++++ THE INPUT ++++

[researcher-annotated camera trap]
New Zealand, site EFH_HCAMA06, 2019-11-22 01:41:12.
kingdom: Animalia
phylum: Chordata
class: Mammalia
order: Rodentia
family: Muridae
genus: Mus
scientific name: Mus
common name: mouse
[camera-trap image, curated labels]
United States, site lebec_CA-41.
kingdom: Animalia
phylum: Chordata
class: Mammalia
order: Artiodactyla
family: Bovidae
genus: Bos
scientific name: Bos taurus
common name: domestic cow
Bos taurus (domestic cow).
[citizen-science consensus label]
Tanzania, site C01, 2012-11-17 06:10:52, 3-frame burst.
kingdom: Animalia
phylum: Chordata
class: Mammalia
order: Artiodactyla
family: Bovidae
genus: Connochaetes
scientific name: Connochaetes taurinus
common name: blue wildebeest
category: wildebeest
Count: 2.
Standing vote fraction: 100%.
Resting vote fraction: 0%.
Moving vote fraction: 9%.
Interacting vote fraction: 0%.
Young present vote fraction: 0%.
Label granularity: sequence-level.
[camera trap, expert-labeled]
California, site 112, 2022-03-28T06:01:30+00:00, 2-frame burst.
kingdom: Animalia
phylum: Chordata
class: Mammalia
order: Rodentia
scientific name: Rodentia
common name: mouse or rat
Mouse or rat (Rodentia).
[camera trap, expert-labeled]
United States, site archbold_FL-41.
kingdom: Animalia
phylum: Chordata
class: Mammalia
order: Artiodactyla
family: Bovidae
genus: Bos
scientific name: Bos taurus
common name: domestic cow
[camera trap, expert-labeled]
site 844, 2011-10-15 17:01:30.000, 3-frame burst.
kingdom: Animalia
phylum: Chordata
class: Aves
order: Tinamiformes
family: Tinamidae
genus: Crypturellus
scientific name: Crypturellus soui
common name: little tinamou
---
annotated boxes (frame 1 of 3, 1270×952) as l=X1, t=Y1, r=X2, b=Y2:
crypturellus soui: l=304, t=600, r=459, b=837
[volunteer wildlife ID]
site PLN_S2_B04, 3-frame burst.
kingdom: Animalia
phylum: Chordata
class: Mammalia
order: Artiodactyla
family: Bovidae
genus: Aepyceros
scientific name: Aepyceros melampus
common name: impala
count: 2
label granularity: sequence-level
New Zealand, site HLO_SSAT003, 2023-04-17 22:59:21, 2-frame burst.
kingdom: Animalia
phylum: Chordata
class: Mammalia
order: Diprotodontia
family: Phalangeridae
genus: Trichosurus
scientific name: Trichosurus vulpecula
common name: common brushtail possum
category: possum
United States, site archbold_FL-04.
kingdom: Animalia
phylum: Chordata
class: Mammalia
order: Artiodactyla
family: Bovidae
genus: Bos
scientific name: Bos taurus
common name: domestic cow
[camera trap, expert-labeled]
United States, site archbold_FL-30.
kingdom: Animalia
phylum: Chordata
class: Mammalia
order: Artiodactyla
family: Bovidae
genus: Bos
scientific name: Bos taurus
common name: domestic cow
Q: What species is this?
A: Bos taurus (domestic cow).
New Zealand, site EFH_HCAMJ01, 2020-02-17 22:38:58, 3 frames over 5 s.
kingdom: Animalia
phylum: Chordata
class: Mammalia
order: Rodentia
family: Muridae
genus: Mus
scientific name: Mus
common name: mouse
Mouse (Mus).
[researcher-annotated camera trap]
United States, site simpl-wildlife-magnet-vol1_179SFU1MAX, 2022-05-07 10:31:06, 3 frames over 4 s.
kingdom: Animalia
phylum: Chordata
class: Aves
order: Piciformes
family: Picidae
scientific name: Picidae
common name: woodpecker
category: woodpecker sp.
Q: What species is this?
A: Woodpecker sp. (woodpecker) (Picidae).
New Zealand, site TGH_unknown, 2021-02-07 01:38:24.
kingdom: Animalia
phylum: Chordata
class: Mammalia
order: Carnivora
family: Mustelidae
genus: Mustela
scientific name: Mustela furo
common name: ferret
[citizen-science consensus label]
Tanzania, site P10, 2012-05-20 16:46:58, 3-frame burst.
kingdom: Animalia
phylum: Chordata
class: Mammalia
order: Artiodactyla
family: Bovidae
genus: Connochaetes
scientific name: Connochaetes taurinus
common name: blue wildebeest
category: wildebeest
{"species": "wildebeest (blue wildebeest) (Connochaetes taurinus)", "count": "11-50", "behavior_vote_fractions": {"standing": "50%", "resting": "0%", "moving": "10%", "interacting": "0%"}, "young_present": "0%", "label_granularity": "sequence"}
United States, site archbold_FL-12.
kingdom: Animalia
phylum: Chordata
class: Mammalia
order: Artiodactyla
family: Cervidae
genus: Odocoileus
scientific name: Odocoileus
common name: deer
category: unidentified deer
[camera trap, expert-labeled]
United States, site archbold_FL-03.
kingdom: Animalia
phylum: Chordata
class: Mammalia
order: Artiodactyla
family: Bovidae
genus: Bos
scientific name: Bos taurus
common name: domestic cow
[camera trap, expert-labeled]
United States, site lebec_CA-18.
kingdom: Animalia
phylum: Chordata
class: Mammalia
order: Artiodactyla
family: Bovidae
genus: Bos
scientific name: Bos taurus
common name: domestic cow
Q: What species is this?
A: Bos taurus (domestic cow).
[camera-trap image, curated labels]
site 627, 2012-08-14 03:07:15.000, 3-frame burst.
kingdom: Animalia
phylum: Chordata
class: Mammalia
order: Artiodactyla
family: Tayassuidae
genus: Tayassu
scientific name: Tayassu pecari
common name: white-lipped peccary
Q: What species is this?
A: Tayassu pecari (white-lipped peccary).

++++

YOUR GOAL
Check each line of the entries for the string "sequence". Copy the lines that have it.

WORKED SOLUTION
Label granularity: sequence-level.
label granularity: sequence-level
{"species": "wildebeest (blue wildebeest) (Connochaetes taurinus)", "count": "11-50", "behavior_vote_fractions": {"standing": "50%", "resting": "0%", "moving": "10%", "interacting": "0%"}, "young_present": "0%", "label_granularity": "sequence"}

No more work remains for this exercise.